Open Source

How to build scalable web apps with OpenAI's Privacy Filter

No chunking needed: a single forward pass labels 8 PII categories across entire documents.

Deep Dive

OpenAI released Privacy Filter on the Hub this week: an open-source personally-identifiable information (PII) detector that labels text across eight categories in a single forward pass over a 128k context. The 1.5B-parameter model with 50M active parameters (Apache 2.0 license) achieves state-of-the-art performance on the PII-Masking-300k benchmark. Categories include private_person, private_address, private_email, private_phone, private_url, private_date, account_number, and secret. Because the entire document fits in one pass, there's no chunking or stitching, and span offsets align directly with rendered text using BIOES decoding.

Developers built three demo apps on gradio.Server to showcase the model's capabilities. The Document Privacy Explorer lets users drop in a PDF or DOCX and see every PII span highlighted by category with a sidebar filter and summary dashboard. The Image Anonymizer uploads screenshots and returns redacted black bars over names, emails, and account numbers, with an editable canvas for manual annotations. SmartRedact Paste lets users share a public URL that serves the redacted version while keeping a private reveal link. All three apps use gradio.Server's queueing, ZeroGPU allocation, and gradio_client SDK for consistent backend behavior.

Key Points
  • Single forward pass over 128k tokens eliminates chunking and span misalignment issues
  • 1.5B-parameter model with 50M active parameters achieves SOTA on PII-Masking-300k benchmark
  • Three demo apps (Document Explorer, Image Anonymizer, SmartRedact Paste) built on gradio.Server with custom frontends

Why It Matters

Simplifies PII redaction for legal, HR, and compliance teams handling sensitive documents and images.

Activities:
(a) Decide whether each statement agrees with the Privacy Filter article. Answer yes or no for each, and quote the words from the article that settle it.
(i) The model has 1.5B parameters, 50M of which are active.
(ii) Documents must be split into chunks before the model can label them.
(iii) The Image Anonymizer is the app that takes PDF or DOCX files.
(b) Under which license does the Privacy Filter article say the model is released?

Data excerpts:
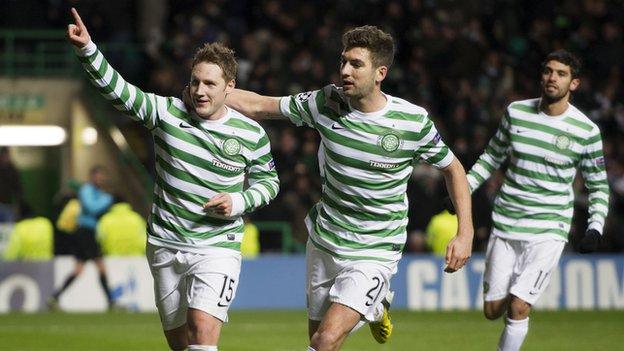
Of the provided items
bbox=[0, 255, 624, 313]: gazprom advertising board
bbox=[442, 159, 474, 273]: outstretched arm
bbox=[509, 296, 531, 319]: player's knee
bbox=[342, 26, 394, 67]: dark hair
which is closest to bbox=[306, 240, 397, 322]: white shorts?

Solutions per task:
(a)
(i) Yes: "The 1.5B-parameter model with 50M active parameters"
(ii) No: "there's no chunking or stitching"
(iii) No: "The Document Privacy Explorer lets users drop in a PDF or DOCX"

(b) Apache 2.0